W zeszłym roku gwarantowana przez przepisy podwyżka musiała wynieść minimum 50 zł, choć rząd zdecydował się ją znacznie zwiększyć - aż do 100 zł. W efekcie, od 2018 pensja minimalna dla pracowników na etatach to 2100 zł. W tym roku, według wyliczeń Pracodawców RP, podwyżka musi być jeszcze większa, a ma to wynikać przede wszystkim z niedoszacowania inflacji w 2017 r.
Pensja minimalna. Podwyżka wysoka, choć nie rekordowa
Jeśli faktycznie o tyle minimalne wynagrodzenie zwiększy się od stycznia 2019 roku, to będzie to jedna z największych podwyżek wolnej Polski.
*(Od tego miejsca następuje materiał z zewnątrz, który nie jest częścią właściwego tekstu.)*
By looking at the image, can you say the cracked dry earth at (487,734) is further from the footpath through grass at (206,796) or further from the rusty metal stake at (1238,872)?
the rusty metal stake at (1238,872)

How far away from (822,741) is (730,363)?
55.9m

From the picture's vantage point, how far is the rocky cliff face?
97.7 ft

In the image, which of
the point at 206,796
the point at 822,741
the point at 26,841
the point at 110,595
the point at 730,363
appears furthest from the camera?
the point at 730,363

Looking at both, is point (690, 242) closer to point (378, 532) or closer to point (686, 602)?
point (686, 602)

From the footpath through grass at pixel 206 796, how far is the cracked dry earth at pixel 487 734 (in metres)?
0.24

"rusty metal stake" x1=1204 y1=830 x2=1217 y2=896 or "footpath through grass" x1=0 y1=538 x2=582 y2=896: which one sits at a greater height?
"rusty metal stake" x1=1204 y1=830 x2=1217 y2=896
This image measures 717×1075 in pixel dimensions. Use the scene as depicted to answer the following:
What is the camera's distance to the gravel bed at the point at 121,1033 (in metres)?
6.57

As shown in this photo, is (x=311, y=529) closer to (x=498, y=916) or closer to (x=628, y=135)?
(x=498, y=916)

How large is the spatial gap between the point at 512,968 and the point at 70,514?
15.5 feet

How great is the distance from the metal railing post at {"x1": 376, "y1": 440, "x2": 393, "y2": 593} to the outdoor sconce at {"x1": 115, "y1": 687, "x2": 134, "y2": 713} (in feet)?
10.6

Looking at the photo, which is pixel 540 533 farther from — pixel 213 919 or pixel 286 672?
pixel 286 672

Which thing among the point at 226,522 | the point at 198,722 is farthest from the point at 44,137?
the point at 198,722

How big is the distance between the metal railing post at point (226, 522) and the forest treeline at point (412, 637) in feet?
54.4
Nie będzie jednak rekordowa - w 2008 roku podwyższono ją o 190 złotych, minimalne wynagrodzenie również dwukrotnie rosło o 150 zł.
Rząd musi zaproponować swoje rozwiązanie co do pensji minimalnej do 15 czerwca. Kwota nie może być niższa od tej gwarantowanej przepisami, ale rząd może zdecydować się na jeszcze większą stawkę. Za takim rozwiązaniem opowiedzą się prawdopodobnie związkowcy, którzy zwracają uwagę, że rośnie dysproporcja pomiędzy najniższą pensją a średnim wynagrodzeniem. A to w średnich i dużych firmachzbliża się już do 5 tysięcy zł.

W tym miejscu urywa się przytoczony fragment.